Approach 1: Custom CudaBuffer

This approach uses the custom CudaBuffer class to manually allocate CUDA memory and transfer data.

Required Imports:

import numpy as np
import cvcuda

from cuda_python_common import CudaBuffer, cuda_memcpy_h2d, cuda_memcpy_d2h

CUDA Python to CV-CUDA:

# Allocate host data and CUDA buffer
numpy_array = np.random.randn(10, 10).astype(np.float32)
cuda_buffer = CudaBuffer(shape=(10, 10), dtype=np.float32)

# Copy host to GPU
cuda_memcpy_h2d(
    numpy_array,
    cuda_buffer,
)

# Create CV-CUDA tensor from the CUDA buffer
cvcuda_tensor = cvcuda.as_tensor(cuda_buffer)

CV-CUDA to CUDA Python:

# Get the CUDA array interface from the CV-CUDA tensor
# and create a new CUDA buffer from it
new_cuda_buffer = CudaBuffer.from_cuda(cvcuda_tensor.cuda())

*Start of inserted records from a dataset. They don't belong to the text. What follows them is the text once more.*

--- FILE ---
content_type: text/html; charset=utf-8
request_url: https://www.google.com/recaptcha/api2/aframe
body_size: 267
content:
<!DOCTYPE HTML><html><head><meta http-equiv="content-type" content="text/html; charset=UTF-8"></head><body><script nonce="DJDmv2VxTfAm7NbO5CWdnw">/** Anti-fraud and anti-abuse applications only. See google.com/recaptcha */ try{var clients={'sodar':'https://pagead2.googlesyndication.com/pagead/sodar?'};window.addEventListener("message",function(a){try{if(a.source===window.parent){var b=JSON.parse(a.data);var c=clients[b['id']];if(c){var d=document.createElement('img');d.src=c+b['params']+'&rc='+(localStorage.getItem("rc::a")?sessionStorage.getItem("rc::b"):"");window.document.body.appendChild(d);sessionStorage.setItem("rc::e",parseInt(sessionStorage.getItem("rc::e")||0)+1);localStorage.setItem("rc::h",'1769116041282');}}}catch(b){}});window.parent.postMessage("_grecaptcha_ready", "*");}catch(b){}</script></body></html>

When to use this approach:

You need full control over memory allocation
You want explicit memory management

Complete Example: See samples/interoperability/cuda_python_interop_1.py

Approach 2: Using CV-CUDA Tensor as Buffer

This approach leverages CV-CUDA’s own memory allocation by using cvcuda.Tensor as a raw buffer, then copying data into it. This is useful when you want CV-CUDA to manage the memory.

Required Imports:

import numpy as np
import cvcuda

from cuda_python_common import cuda_memcpy_h2d, cuda_memcpy_d2h

CUDA Python to CV-CUDA:

# Allocate host data and CUDA buffer
numpy_array = np.random.randn(10, 10, 3).astype(np.uint8)
# Allocate data of identical size to the numpy_array using a cvcuda.Tensor
cvcuda_tensor = cvcuda.Tensor((10, 10, 3), dtype=cvcuda.Type.U8)

# Copy host to GPU
cuda_memcpy_h2d(
    numpy_array,
    cvcuda_tensor.cuda(),
)

Key differences from Approach 1:

Uses cvcuda.Tensor to allocate GPU memory instead of CudaBuffer
CV-CUDA manages the memory lifecycle

Conversion to Tensor:

When to use this approach:

You want CV-CUDA to manage memory allocation
You’re working with contiguous data that will be reshaped
You want simpler memory management (no manual CudaBuffer)
You’re already using CV-CUDA Tensors in your pipeline

Complete Example: See samples/interoperability/cuda_python_interop_2.py

Summary of CUDA Python Approaches

Comparison of CUDA Python Approaches
Approach	Memory Allocation	Data Transfer	Best Use Case
Approach 1	Custom `CudaBuffer`	Manual `cuda_memcpy_h2d/d2h`	Full control, interfacing with existing CUDA code
Approach 2	`cvcuda.Tensor`	Manual `cuda_memcpy_h2d/d2h`	Let CV-CUDA manage memory, simpler code

Both approaches achieve zero-copy interoperability between CUDA Python and CV-CUDA, but differ in memory management and allocation strategy.